(Given text)
:::
After we finished the taping, one of the Moms said, "I wonder how the kids would answer some of these questions?" Good question!
So we invited Rebecca Walker, one of the most thoughtful young writers on issues of race and identity, to talk to us about some of these questions. She is the author of the memoir Black, White and Jewish. Her mother, Alice Walker, also an author, is African-American and her father is white and Jewish. She also wrote the introduction to a new anthology of short fiction on the multiracial experience called Mixed.
We had also planned to talk with the editor of the anthology, Chandra Prasad, about her selections as well as her own experiences as a multiracial American, but she had the nerve to go into labor right before out interview! (We trust that all went well and we wish her and the new baby all the best!)
We love how you helped us brainstorm even though you weren't in the room with us. I've asked this before, but if you haven't weighed in, I'll ask it again: Would you have appreciated an opportunity to participate in this conversation somehow? Why or why not? And if yes, how? Would you like to have been able to call, or if we had posted the topic in advance, would you have e-mailed questions or comments? How about a post broadcast conversation? Would you find it interesting to have a Web chat with our guests after the fact? Finally, would you have liked to have heard from an "expert" — a psychologist or someone like that — to talk about the issues we discussed in the broadcast?
No need to answer all these questions unless you want to. You can pick just the ones that interest you. And thanks again.
:::
(Problems to solve)
**a)** In the post, what is the title of Rebecca Walker's memoir?
**b)** Reproduce the post word for word, beginning at the words "After we finished" and stopping after "all the best!)".
Rely only on the post above for these.

(Dataset extract)
:::
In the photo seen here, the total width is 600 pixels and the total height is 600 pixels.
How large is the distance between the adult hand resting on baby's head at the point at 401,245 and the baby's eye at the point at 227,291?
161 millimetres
:::
(Answers for the tasks)
**a)** Black, White and Jewish

**b)**
After we finished the taping, one of the Moms said, "I wonder how the kids would answer some of these questions?" Good question!
So we invited Rebecca Walker, one of the most thoughtful young writers on issues of race and identity, to talk to us about some of these questions. She is the author of the memoir Black, White and Jewish. Her mother, Alice Walker, also an author, is African-American and her father is white and Jewish. She also wrote the introduction to a new anthology of short fiction on the multiracial experience called Mixed.
We had also planned to talk with the editor of the anthology, Chandra Prasad, about her selections as well as her own experiences as a multiracial American, but she had the nerve to go into labor right before out interview! (We trust that all went well and we wish her and the new baby all the best!)